Coinciding with the COVID-19 Pandemic, the WHO proposed new ICD codes for the disease to help classify and report it. WHO also published a guideline for recording and coding the causes of death due to COVID-19 [59]. In addition to WHO efforts, some countries have established a process to record COVID-19 coding data. For example, in the Irish COVID-19 data set, “diagnosis concepts” is considered for recording diagnostic data [60]. Also, in the United States, several guidelines were published by the CDC, AHIMA, and AMA regarding the recording and coding of diagnoses and medical procedures for COVID-19 [13, 61, 62]. As the same manner, Iran’s Ministry of Health has already issued three guidelines for coding COVID-19 [48].

The top group was follow-up data. In the group, data related to patient monitoring up to 2 weeks after discharge from the hospital or quarantine at home was recorded.

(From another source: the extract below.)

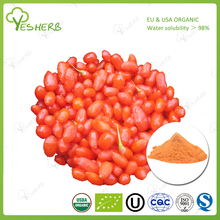 Top quality fruit the lycium chinese ningxia wolfberry extract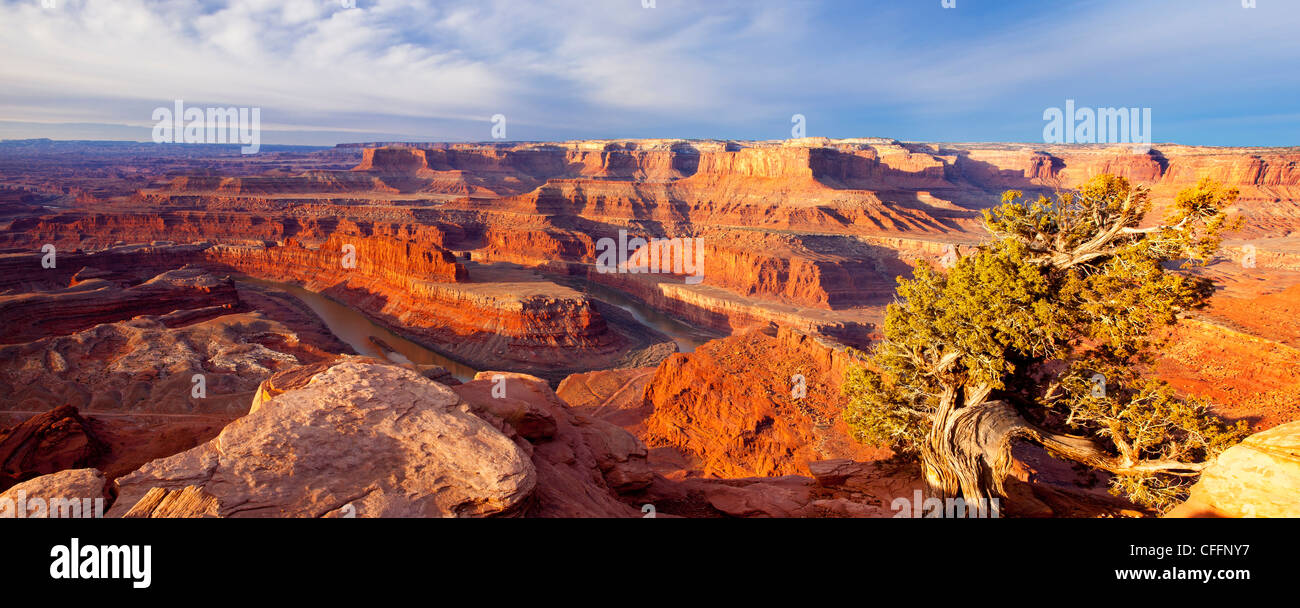 Panoramic view of sunrise over the Colorado Plateau at Dead Horse State Park, Moab Utah, USA - Stock Image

The patient follow-up is important for two reasons: firstly, to ensure that the signs and symptoms of the disease improve, and secondly, to track people who are in close contact with the patient. Therefore, the patient follow-up is essential protocols in controlling COVID-19 especially for a patient who is in quarantine at home.

Another fundamental way to effectively control the disease is vaccination. COVID-19 vaccination started in March 2021 in Ahvaz. Therefore, at the beginning of vaccination, we considered a top group of MDS to record its data. Recording vaccination information is valuable in several ways. Firstly, the data can be used to evaluate the effectiveness of different vaccines. Secondly, they help to evaluate the vaccination effectiveness on disease control. Finally, the data can aid in assessing the side effects of vaccines.

Conclusion

The MDS designed in the present study has tried as much as possible to cover the essential data for the COVID-19 registry system. Using a comprehensive MDS and a systematic approach to data collection of COVID-19 can provide valuable information for health policymakers, researchers, and clinical specialists.

Given the importance of having accurate, complete, and up-to-date information on COVID-19 disease control, it strongly recommends that different countries should design a comprehensive national MDS for COVID-19. The methodology used in this study can also help other developing countries that do not have a comprehensive infrastructure for disease recording and reporting systems to implement similar disease registry systems.

Limitation of study

At the beginning of the project, there were few related studies to our topic. Also, due to the difficulty in long-term follow-up of patients, data elements have not been considered for long-term COVID-19 complications.

Further study

We recommend that future studies can focus on the effectiveness of the COVID-19 registry system in data quality. Also, we strongly recommend that an international MDS be designed for the long-term complications of COVID-19.